Pode a mulher com deficiência falar?

A resposta para essa pergunta está sendo formulada desde o princípio desse artigo. Essa é uma discussão que não começou aqui, tampouco se encerrará ao fim de nosso texto. Seria possível, caso toda uma ordem social fosse reformulada, se os números de violência contra mulheres com deficiência não fossem uma realidade

A discussão até aqui tentou percorrer por pontos isolados, embora, muitas das vezes, tenhamos vacilado, tal como a linguagem. Mas, agora, vamos pensar essas identidades atuando em conjunto, organicamente. Para esse método, nos alimentaremos com o pensamento do feminismo negro, a partir da intelectual Carla Akotirene, em Interseccionalidade, conceito que ela colaborou para a difusão nos últimos anos no Brasil.

O pensamento desenvolvido neste conceito articula como prática correspondente às minorias políticas ou à diversidade (AKOTIRENE, 2019). E, destaca que a interseccionalidade resulta de um dispositivo ancestral, lócus em que o feminismo negro é construído.

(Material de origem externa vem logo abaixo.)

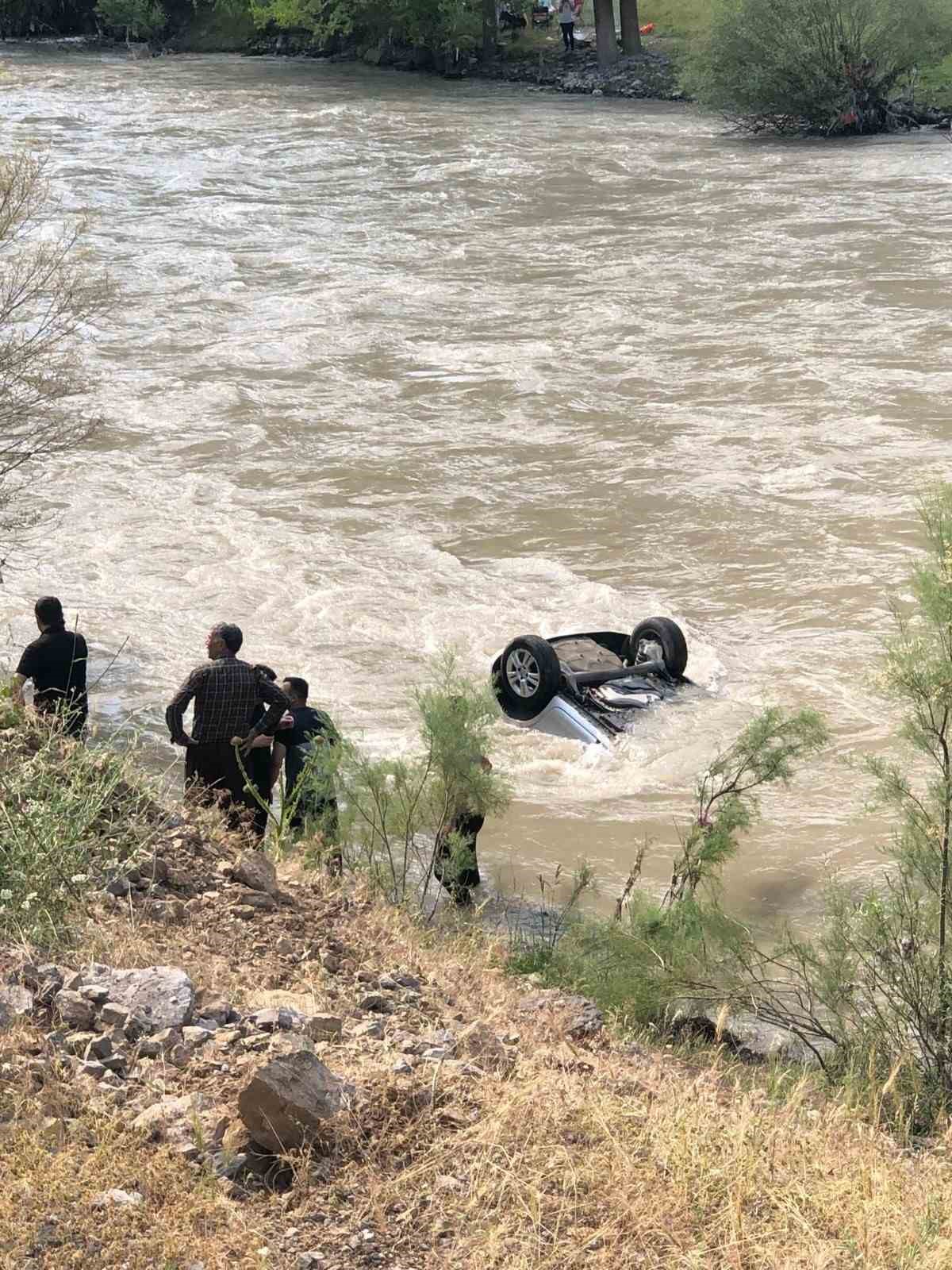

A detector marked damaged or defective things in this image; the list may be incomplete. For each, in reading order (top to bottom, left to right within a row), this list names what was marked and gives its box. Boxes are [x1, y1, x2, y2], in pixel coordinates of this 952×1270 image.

exposed car wheel [495, 632, 562, 714]
overturned car [495, 619, 689, 749]
exposed car wheel [625, 619, 685, 679]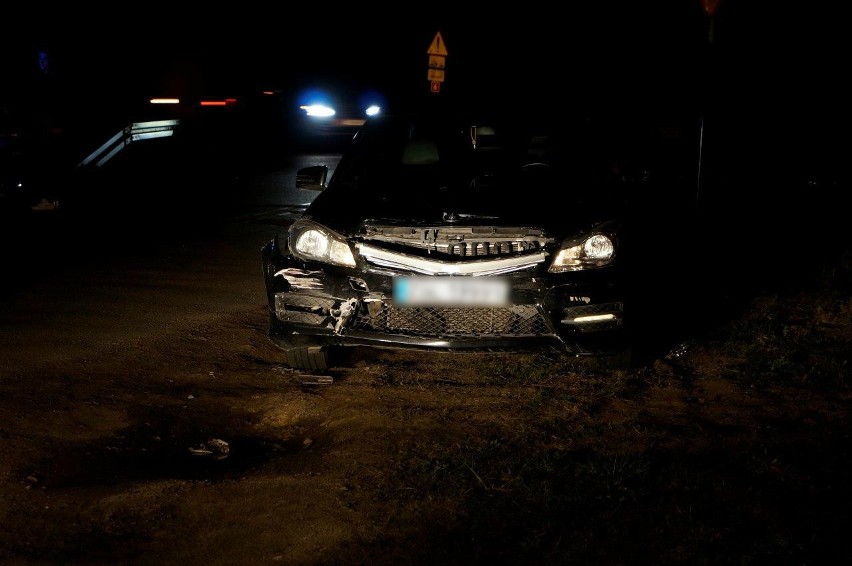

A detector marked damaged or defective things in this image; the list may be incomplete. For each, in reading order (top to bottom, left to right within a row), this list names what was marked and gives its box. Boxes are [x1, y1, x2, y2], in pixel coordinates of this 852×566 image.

damaged black car [262, 102, 640, 372]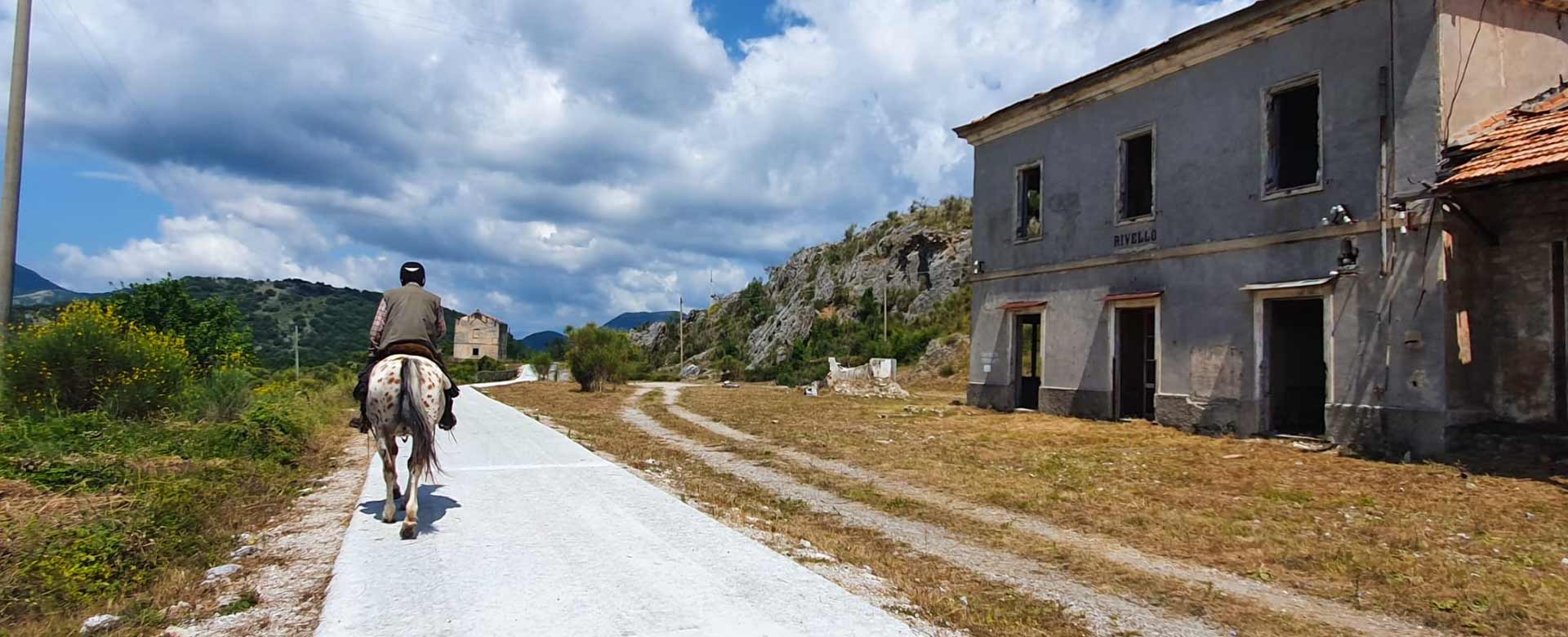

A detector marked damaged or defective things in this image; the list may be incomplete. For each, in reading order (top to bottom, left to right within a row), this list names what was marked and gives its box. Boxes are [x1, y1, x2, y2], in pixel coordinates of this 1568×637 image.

broken roof [1436, 83, 1568, 190]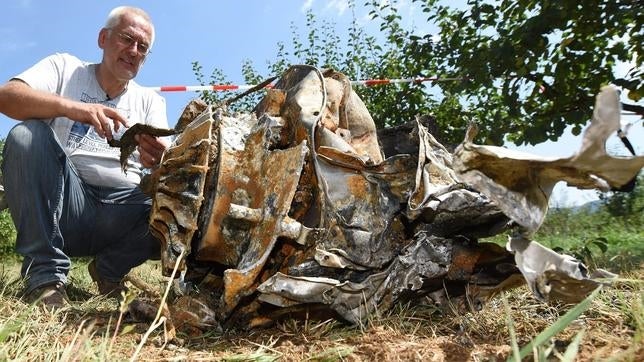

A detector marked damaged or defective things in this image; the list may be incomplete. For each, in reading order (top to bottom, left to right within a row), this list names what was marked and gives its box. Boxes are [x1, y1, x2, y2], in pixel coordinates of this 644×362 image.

burned metal wreckage [124, 66, 640, 332]
rusty debris [130, 66, 640, 332]
corroded metal [140, 66, 640, 332]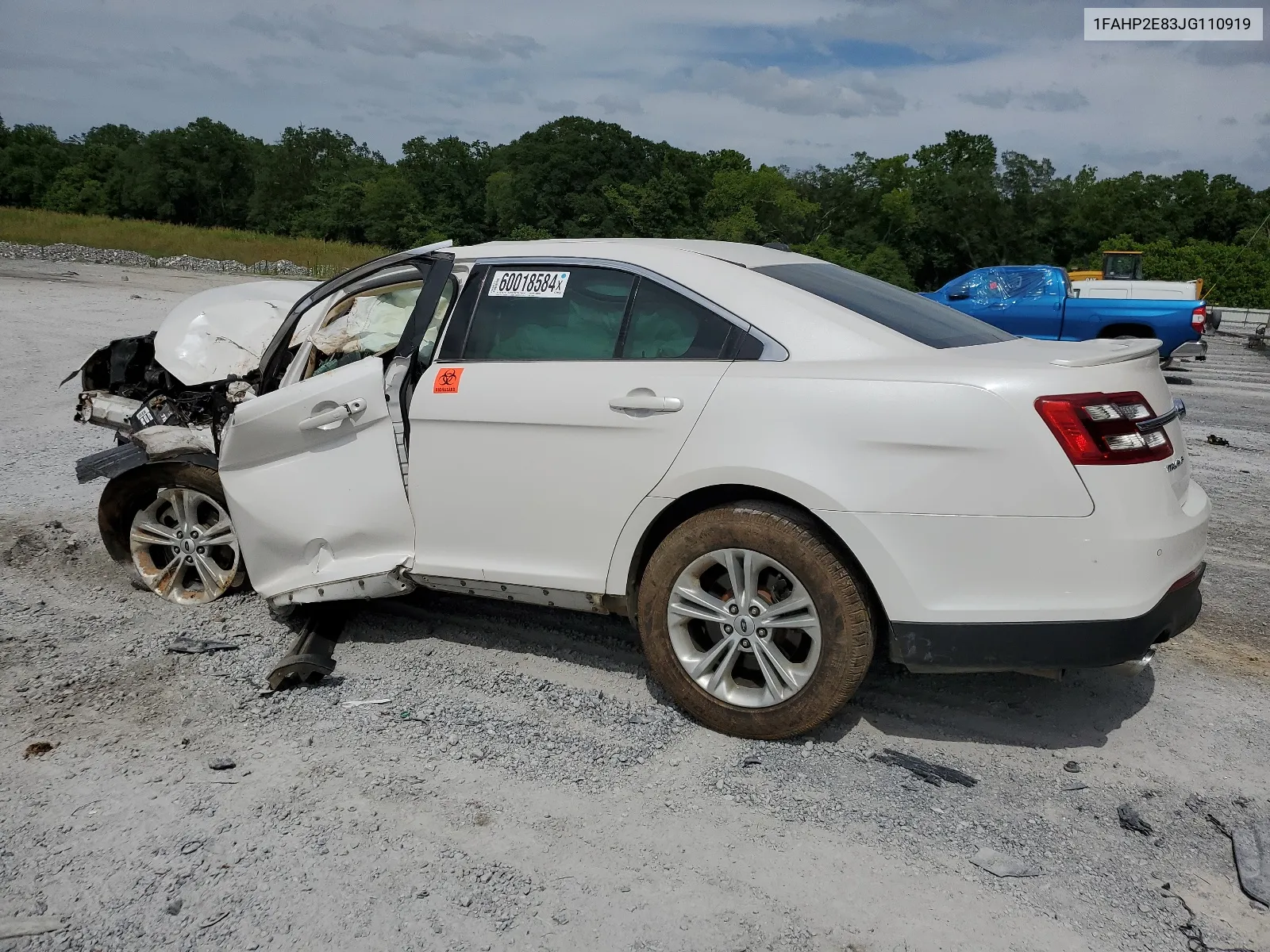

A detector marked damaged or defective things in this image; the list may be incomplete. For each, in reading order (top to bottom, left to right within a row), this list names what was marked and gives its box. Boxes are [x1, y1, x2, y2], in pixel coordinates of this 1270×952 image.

crumpled hood [152, 282, 320, 386]
damaged white car [71, 238, 1209, 736]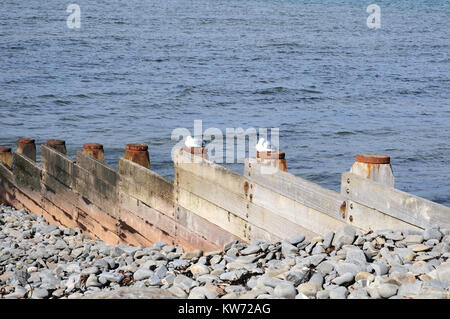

Diante disso, a interseccionalidade não fragmenta o sujeito com suas inúmeras subjetividades, embora os identifiquem, compreende-o como um todo, e de que forma, esse todo implicará nas respostas da sociedade para esse corpo. Daí, pensarmos de que/quais forma/s mulheres com deficiência é/são vista/s e considerada/s nos diversos espaços políticos, sociais e culturais. O questionamento tornar a repetir: mulheres com deficiência são consideradas mulheres?

Buscamos para esse artigo não respostas, mas observar de que maneira esses questionamentos se convertem em dados coletados pelo Estado brasileiro, tal como os divulgados no relatório da Comissão Parlamentar Mista de Inquérito da Violência contra a Mulher (CPMIVCM), de julho de 2023. Daí, pensarmos sobre condições e maneiras esses números são/serão utilizados para fomentar políticas públicas para assegurar que corpos de mulheres com deficiência, silenciados em seu território, em suas comunidades, em seus lares, consigam sair vivas das práticas violentas em que foram mergulhadas.

A interseccionalidade ampara-nos teoricamente para refletir sobre como os conjuntos de marcações de identidades menorizadas de um determinado corpo acentuam a disparidade de vulnerabilidade entre outro, inserido, aparentemente, no mesmo espaço. Tal como, mulheres negras com deficiência com deficiência ficam mais suscetíveis à violência de que outras mulheres negras sem deficiência.

Segundo Anahí Guedes, em entrevista para o Senado, em Anahí Guedes e o debate sobre deficiência e gênero, quando questionada sobre o enfrentamento às formas de violência de gênero e o capacitismo, ela afirma que “mulheres com deficiência têm dificuldades de acessar os serviços de denúncia e atenção às vítimas de violências de gênero devido à falta de acessibilidade”, fazendo com que essas mulheres permaneçam sob os cuidados de seus próprios agressores.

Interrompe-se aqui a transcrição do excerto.